I’m in the process of designing a layout template for my company’s next e-comm site and I’m attempting to make it 100% standards compliant (to me that means W3C validation for HTML 4.01 strict, CSS and Section 508 accessibility compliant) while making the pages scalable so that someone viewing the site on a 800×600 browser and someone viewing on a massive 72″ plasma can navigate the site with equal ease.
The problem I have discovered is that in order to create a scalable site (AFAIK) I must select some resolution to act as a base size. I chose 800×600 after reviewing the visitor resolutions reported on our current e-comm site from Google Analytics and noticing that it was the lowest resolution represented. One of the things I’d like to know is if I’m correct in this assumption, and if I’m on the right track to creating a truly scalable website.

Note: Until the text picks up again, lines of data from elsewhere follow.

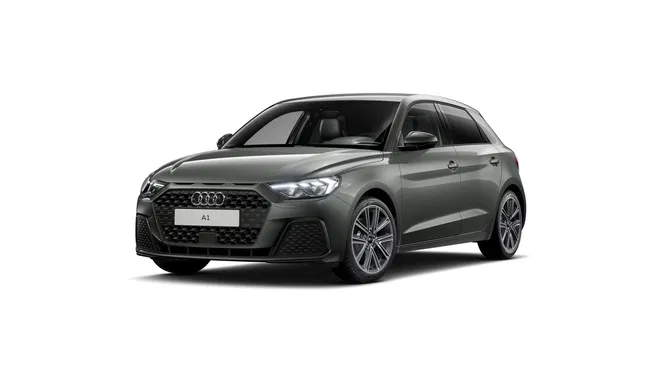 AUDI A1 SB 30 TFSI S tronic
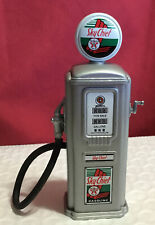 Vintage Gearbox Collectable Sky Chief (Texaco) Gas Pump Precission Series (1950) picture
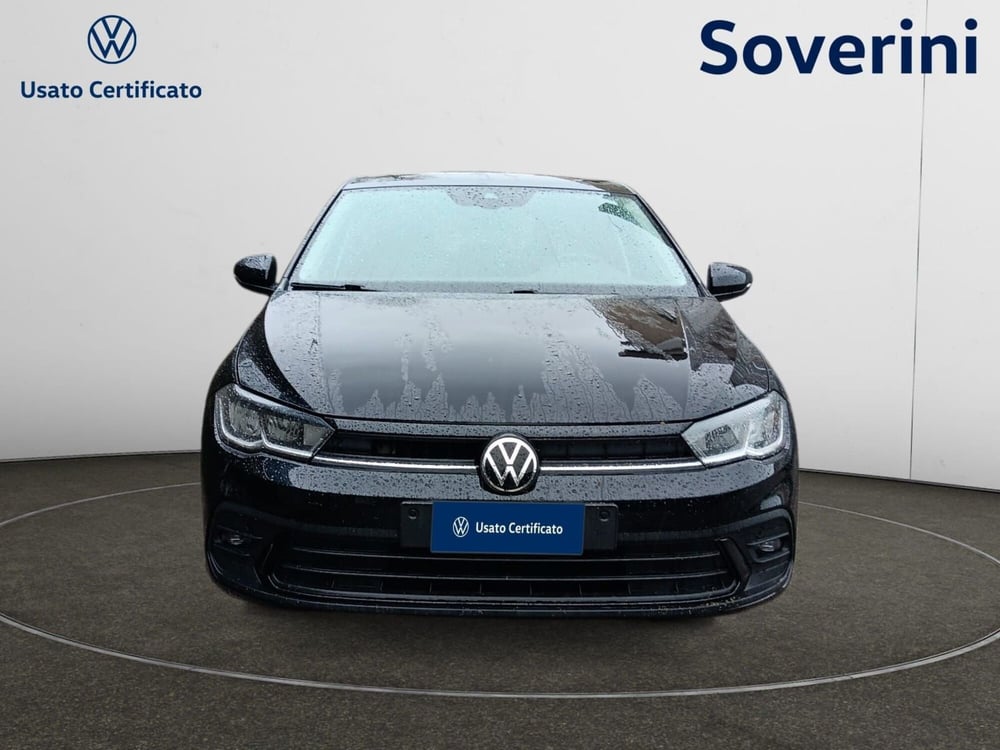 Volkswagen Polo usata a Bologna (4)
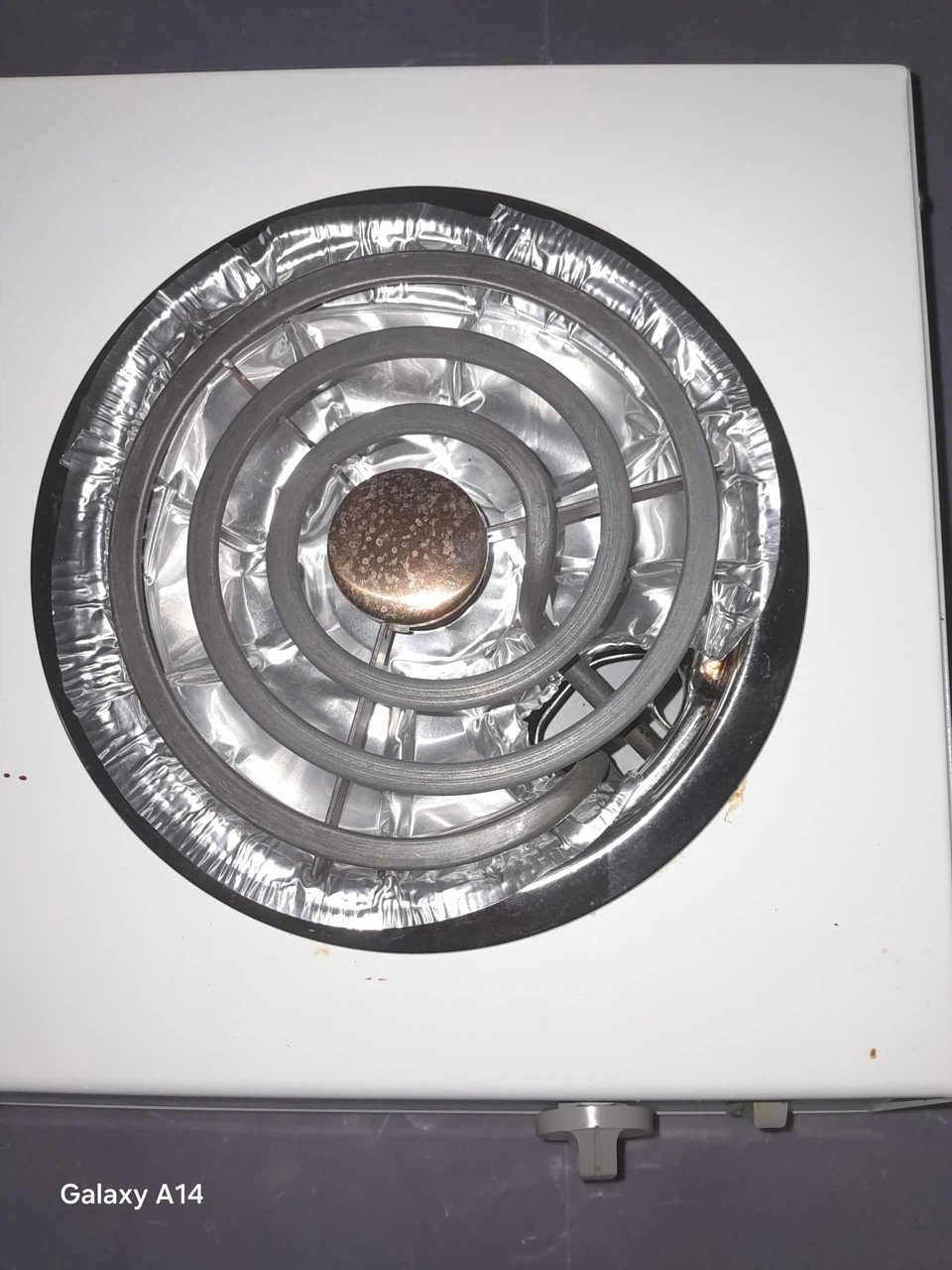 Tested & Working Condition! Superior Deluxe Single Burner stove - photo 4
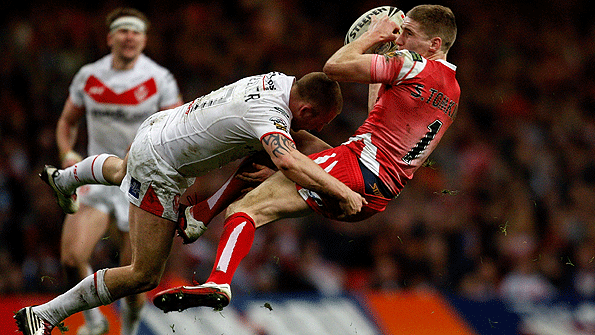 St Helens and Wigan will be live on BBC Two and 5 Live Sports Extra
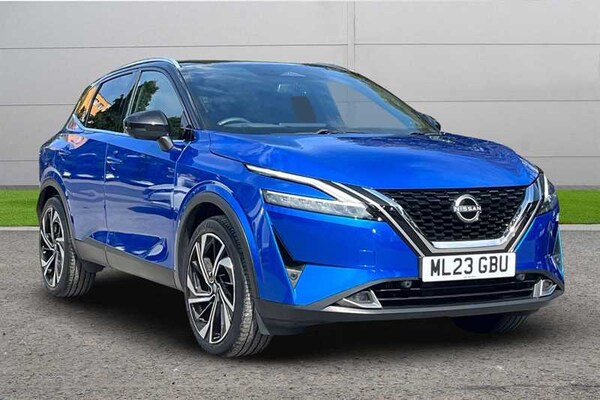 Used Nissan Qashqai 2023 for sale - 75648885: Photo 1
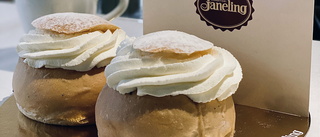 Semlor från Janeling          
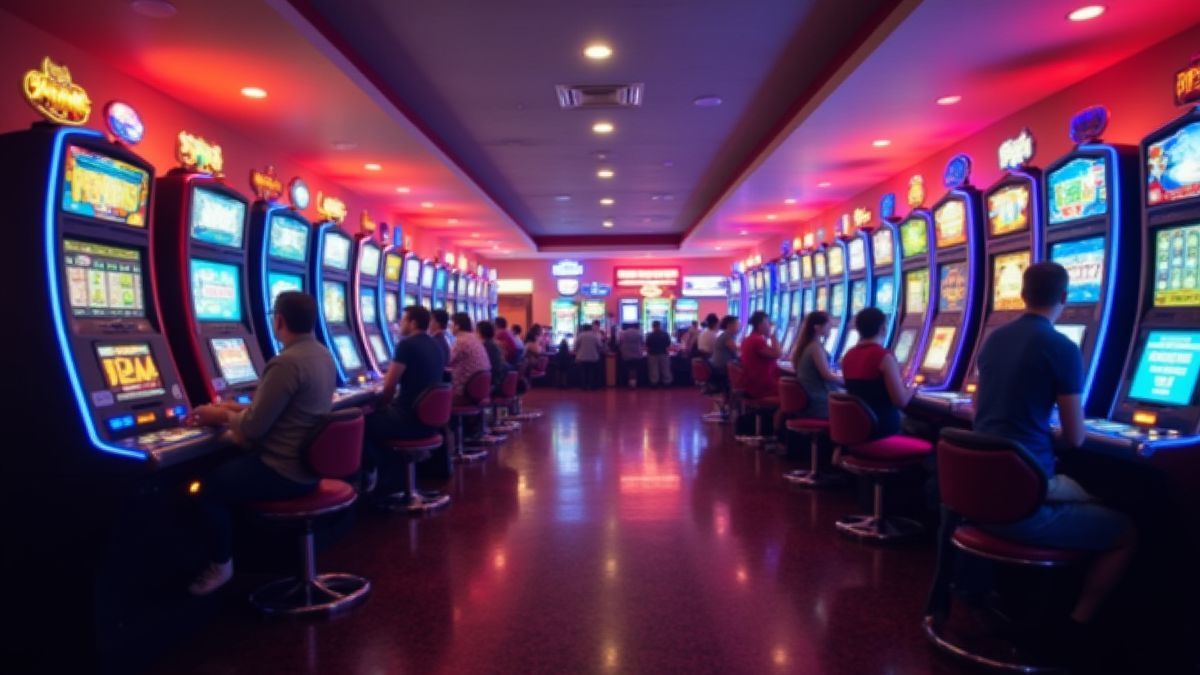 Copper Creek Casino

Another question I have is, is scalability an important aspect of designing a good layout or am I wasting my time on something that people won’t even bother with? I understand the need for standards compliance and I’m all for it (though this is the first site I’m designing on my own from the ground up that will be 100% compliant), but as far as scalability I’m not sure if it’s something that will actually be appreciated. Any feedback from fellow web designers would be welcome.
I have a sample of the current layout live if you’d like to see what I mean (as I said it’s currently optimized to go no lower then 800×600, but scaling up is just fine). Please ignore the very rough look of things as this is just a layout proposal.